Il était 5h30 par ce 17 janvier 2009, lorsque les forces israéliennes venaient d’attaquer tous les environs de l’école de l’UNRWA de Beit Lahiya. L’ensemble de la région a été bombardé par des charges hautement explosives et par des obus au phosphore.

Pour rappel, le phosphore blanc est un agent incendiaire qui s’enflamme au contact avec l’oxygène. Son utilisation contre des zones peuplées de civils transgresse les principes de distinction et l’interdiction des attaques sans discernement.

Ce jour là, au moment de l’offensive, Nujoud et quelque 1600 autres personnes s’étaient réfugiées dans l’école. Elle avait survécu avec plusieurs blessures graves au niveau de la tête ainsi que l’amputation de son bras droit. Et ses deux garçons Bilal (6 ans) et Mohamed (4 ans) y avaient trouvé la mort.

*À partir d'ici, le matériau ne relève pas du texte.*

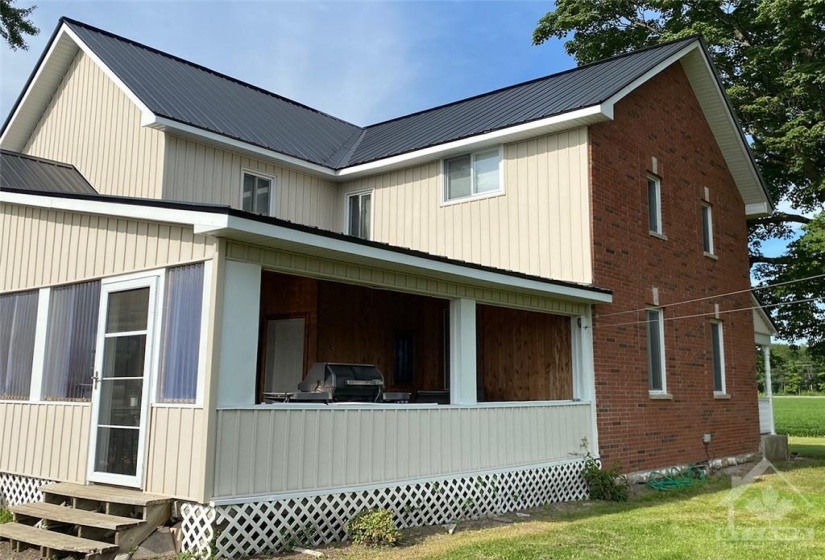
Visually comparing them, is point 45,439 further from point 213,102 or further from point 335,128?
point 335,128

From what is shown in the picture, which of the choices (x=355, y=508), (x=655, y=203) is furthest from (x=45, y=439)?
(x=655, y=203)

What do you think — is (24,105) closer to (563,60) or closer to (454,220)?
(454,220)

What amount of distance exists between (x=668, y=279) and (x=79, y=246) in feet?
35.0

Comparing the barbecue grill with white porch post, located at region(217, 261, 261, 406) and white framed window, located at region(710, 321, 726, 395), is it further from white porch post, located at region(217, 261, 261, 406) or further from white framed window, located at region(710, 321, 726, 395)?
white framed window, located at region(710, 321, 726, 395)

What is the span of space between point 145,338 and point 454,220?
7334 mm

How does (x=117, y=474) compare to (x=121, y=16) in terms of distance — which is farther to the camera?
(x=121, y=16)

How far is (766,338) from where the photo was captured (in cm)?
1866

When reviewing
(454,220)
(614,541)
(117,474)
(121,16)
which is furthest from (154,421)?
(121,16)

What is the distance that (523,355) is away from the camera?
40.2 ft

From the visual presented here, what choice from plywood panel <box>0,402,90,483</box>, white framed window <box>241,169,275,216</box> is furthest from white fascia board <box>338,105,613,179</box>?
plywood panel <box>0,402,90,483</box>

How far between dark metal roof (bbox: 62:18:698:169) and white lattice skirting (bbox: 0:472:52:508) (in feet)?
19.4

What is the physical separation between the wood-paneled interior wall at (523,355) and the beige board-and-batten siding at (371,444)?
0.81 m

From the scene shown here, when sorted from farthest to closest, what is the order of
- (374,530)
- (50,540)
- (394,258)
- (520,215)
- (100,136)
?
(100,136)
(520,215)
(394,258)
(374,530)
(50,540)

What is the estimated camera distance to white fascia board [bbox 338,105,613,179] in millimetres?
11961
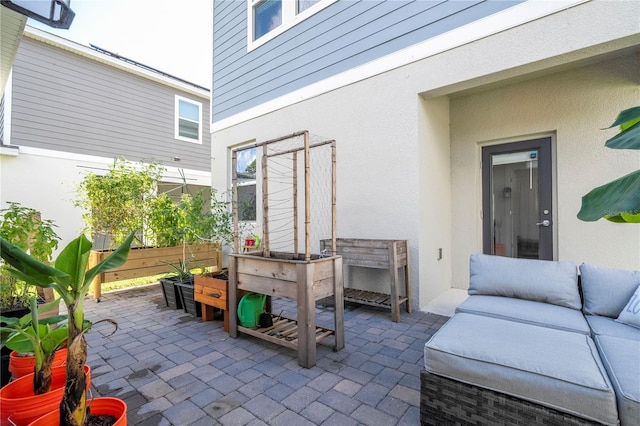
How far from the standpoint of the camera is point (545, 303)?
8.37 feet

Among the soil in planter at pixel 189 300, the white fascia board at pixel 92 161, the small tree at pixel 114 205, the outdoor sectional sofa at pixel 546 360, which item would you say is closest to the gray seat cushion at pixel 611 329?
the outdoor sectional sofa at pixel 546 360

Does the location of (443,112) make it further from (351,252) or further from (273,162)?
(273,162)

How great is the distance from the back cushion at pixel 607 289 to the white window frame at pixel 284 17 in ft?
15.5

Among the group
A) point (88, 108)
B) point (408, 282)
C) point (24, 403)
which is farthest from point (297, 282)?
point (88, 108)

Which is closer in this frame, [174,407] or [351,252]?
[174,407]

Le PCHR s’est rapproché de Nujoud pour évoquer le lendemain de l’attaque survenue il y a trois ans déjà, ainsi que les séquelles et conséquences vécues juste après. A ce titre, elle avoue que la vie était devenue extrêmement pénible, notamment sa relation avec son mari Mohamed. Elle explique : « Au début, mon mari me tenait pour responsable de la mort de nos enfants. Chaque jour, il me menaçait de se remarier. Mais je dois reconnaître que les choses se sont améliorées depuis la naissance de notre fille Haneen. Ils s’aiment beaucoup ».

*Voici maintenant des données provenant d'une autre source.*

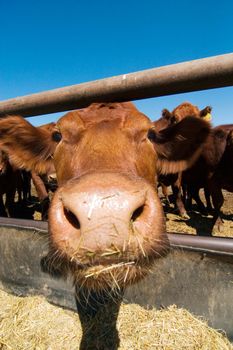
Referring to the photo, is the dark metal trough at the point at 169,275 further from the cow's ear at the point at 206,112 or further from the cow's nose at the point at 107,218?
the cow's ear at the point at 206,112

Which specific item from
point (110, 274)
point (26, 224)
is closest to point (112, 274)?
point (110, 274)

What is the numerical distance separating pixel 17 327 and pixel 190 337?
164 centimetres

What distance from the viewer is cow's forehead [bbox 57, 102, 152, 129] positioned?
9.38 ft

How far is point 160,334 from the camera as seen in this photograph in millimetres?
2605

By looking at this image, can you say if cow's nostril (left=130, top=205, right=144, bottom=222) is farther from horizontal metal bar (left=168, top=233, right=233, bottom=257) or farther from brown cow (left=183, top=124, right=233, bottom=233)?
brown cow (left=183, top=124, right=233, bottom=233)

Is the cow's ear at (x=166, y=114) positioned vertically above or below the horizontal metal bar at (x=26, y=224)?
below

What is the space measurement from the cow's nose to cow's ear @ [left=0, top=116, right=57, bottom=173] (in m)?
1.73

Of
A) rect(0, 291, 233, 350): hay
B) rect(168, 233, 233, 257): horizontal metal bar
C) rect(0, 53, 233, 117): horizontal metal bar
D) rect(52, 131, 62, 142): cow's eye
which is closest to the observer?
rect(168, 233, 233, 257): horizontal metal bar

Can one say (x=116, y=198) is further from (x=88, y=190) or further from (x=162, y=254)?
(x=162, y=254)

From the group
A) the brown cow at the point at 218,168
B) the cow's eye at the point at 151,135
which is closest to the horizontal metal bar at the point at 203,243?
the cow's eye at the point at 151,135

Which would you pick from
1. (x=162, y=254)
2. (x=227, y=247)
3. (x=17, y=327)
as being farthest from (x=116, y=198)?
(x=17, y=327)

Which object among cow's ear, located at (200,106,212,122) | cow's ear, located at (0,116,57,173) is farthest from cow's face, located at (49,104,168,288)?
cow's ear, located at (200,106,212,122)

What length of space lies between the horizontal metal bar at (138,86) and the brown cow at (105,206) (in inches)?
7.4

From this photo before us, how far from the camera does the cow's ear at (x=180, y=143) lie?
11.1ft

En effet, la naissance de Haneen, âgée actuellement de 1 an, est à la fois une bénédiction et un véritable défi pour Nujoud. Une bénédiction, car Nujoud se réjouit de pouvoir enfanter de nouveau, surtout après la perte de Mohamed et Bilal. Et un défi parce qu’elle devait faire face aux difficultés quotidiennes, notamment son propre état de santé lié à l’amputation de son bras, sa famille et ses enfants. Elle raconte : « C’est au moment où je dois m’occuper de Haneen que je deviens particulièrement frustrée. C’est pourquoi je dois toujours demander l’aide de Madleen. Ceci n’est pas une solution parce que les services de Madleen sont au détriment de ses études. Ses sacrifices me chagrinent mais il n’y a pas moyen de faire autrement ».

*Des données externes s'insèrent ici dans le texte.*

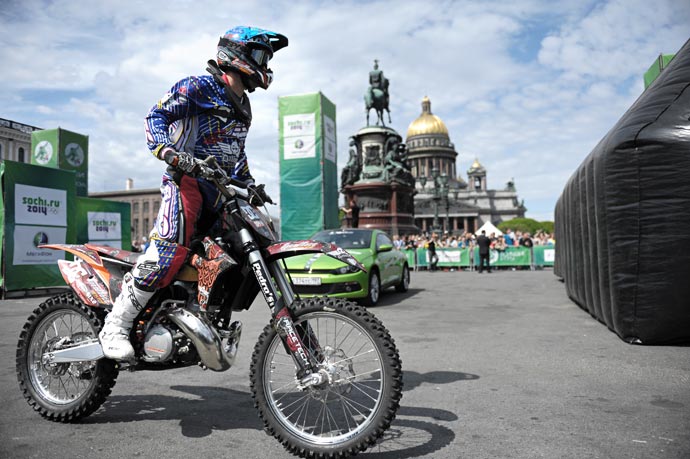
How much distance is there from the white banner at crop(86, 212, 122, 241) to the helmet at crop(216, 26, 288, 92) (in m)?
14.4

La mère ne manque pas de déplorer le recul qu’a connu le niveau scolaire de sa fille. « Les choses s’empirent parce que je n’ai plus la patience d’avant l’attaque pour l’aider à faire ses devoirs. »

À l’instar de sa mère, Madleen était dans l’école de l’UNRWA au moment de l’attaque. Depuis, elle est condamnée à vivre avec les souvenirs de ce jour et la perte de Bilal et Mohamed. « Madleen refuse de dormir seule, elle ne dort que dans la chambre de ses parents » raconte Nujoud, qui ajoute : « Elle a très peur de rester toute seule. L’autre fois, lorsque nous étions dans le jardin, je lui ai demandé d’aller chercher quelque chose dans la chambre. Elle a refusé catégoriquement de se déplacer sans moi ».

De ce fait, la mère et sa fille partagent les mêmes angoisses du passé et appréhensions au sujet de l’avenir. Ainsi, Nujoud explique : « Des fois, lorsque circule la rumeur d’une nouvelle guerre ou incursion israélienne, Madleen commence à me poser des questions à ce sujet et évoque l’incident. Mais comme je ne suis pas capable de discuter de ce qui s’est passé, je lui dis juste de ne pas l’aborder ».

De plus, Nujoud fuit les questions des gens et visiteurs, curieux de savoir ce qui s’est passé cette nuit-là. Pour cela, elle dit refuser de parler du sujet parce que, explique-t-elle : « Si je reviens sur les détails de la catastrophe je passe toute ma journée et toute la nuit à rembobiner les évènements dans ma tête ».

L’attaque du 17 janvier 2009 a privé Nujoud de beaucoup de choses. Devenue manchote, elle a également perdu ses cheveux à cause de différentes brûlures dans la tête. Nujoud raconte au PCHR qu’elle souffre de sérieux maux de tête et qu’elle a dû, pendant toutes ces années, porter son foulard même à l’intérieur de la maison. Aujourd’hui, avoue-t-elle : « Mes cheveux ont repoussé sauf dans certains endroits de blessures. Mais je souffre quand Madleen essaie de me les coiffer ».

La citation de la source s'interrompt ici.